2. Biting the hand that feeds you
Many years ago my parents gave me a parrot as a gift. The first thing I learned about parrots is that it hurts a lot when they bite you!
When I got my parrot I was living with my friend Reeves Teague. He had a “country boy” way of dealing with “critters” having grown up in the mountains of North Carolina. Here’s the process Reeves taught me for taming a wild animal.
1. Welcome and utilize the animals current behavior
At first the parrot only wants to bite you. It’s a natural act of self defense. So rather than trying to stop the parrot’s instinctual behavior, encourage and utilize it. Wear something protective on one finger, and extend this finger inviting the parrot to do as he likes.
Welcoming and utilizing the parrot’s current behavior even if it’s aggressive, is very much in the spirit of Aikido. Whether parrot or person, when you don’t act defensive and frightened, your counterpart will feel less defensive and frightened. Its fear that leads to the attack in the first place!
2. Accept the unwanted behavior while offering friendship
The parrot bites your right hand and as an act of friendship you kindly offer him a snack with your left hand. Your response will surprise and confuse him.
3. Encourage defensiveness and playfulness at the same time.

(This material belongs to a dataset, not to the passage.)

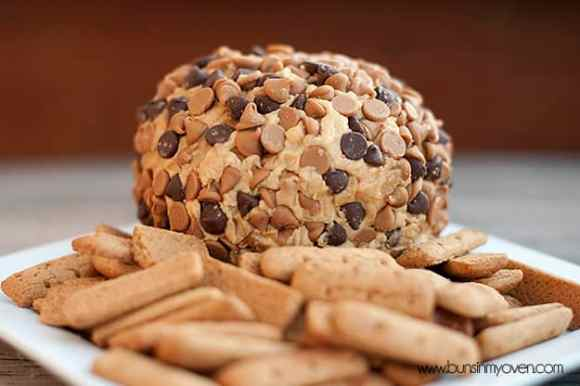 peanut-butter-cheese-ball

Leave your protected finger in the cage and encourage the parrot to really gnaw on it. After a short while he’ll start treating your finger more like a toy. Once he starts to act playful, offer him a snack with your other hand. Soon, he’ll come to expect and look for the snack. When you encourage defensiveness and playfulness at the same time, you begin to build a bond of friendship.
4. Blur the line between good and bad, trust and distrust.
When you reward the parrot’s “bad” behavior by feeding him, the difference between “good and bad” becomes less clear.
Once the parrot has shown a bit of playfulness, offer him the unprotected hand that’s been doing the feeding. Another way to say this is– Invite him to bite the hand that feeds him! This part of the process definitely takes some trust in the goodwill of the parrot, and on some level he will recognize this. Sensing your trust, he will begin to trust you in return. Sensing your trust, he will either not bite you, or he’ll only take a playful nip at your finger.
Now is the time to offer a snack with the hand he was previously biting. He’ll soon realize that both hands can offer him the food he desires. At this point your friendship with the parrot will deepen.
5. Change the reason for the reward.
After the parrot begins to change his behavior, only give a snack when he’s gentle and playful. Little by little you’ll be changing the reference behavior for getting the snack. Little by little the parrot will realize he only gets what he wants, when he treats you as a friend.
I’ve found this training method, to be the fastest, simplest, and most humane way to tame a parrot, and change the behavior of aggressive children and adults as well. If you’re not into buying a parrot, try it with a defensive person you’d like to have a better relationship with!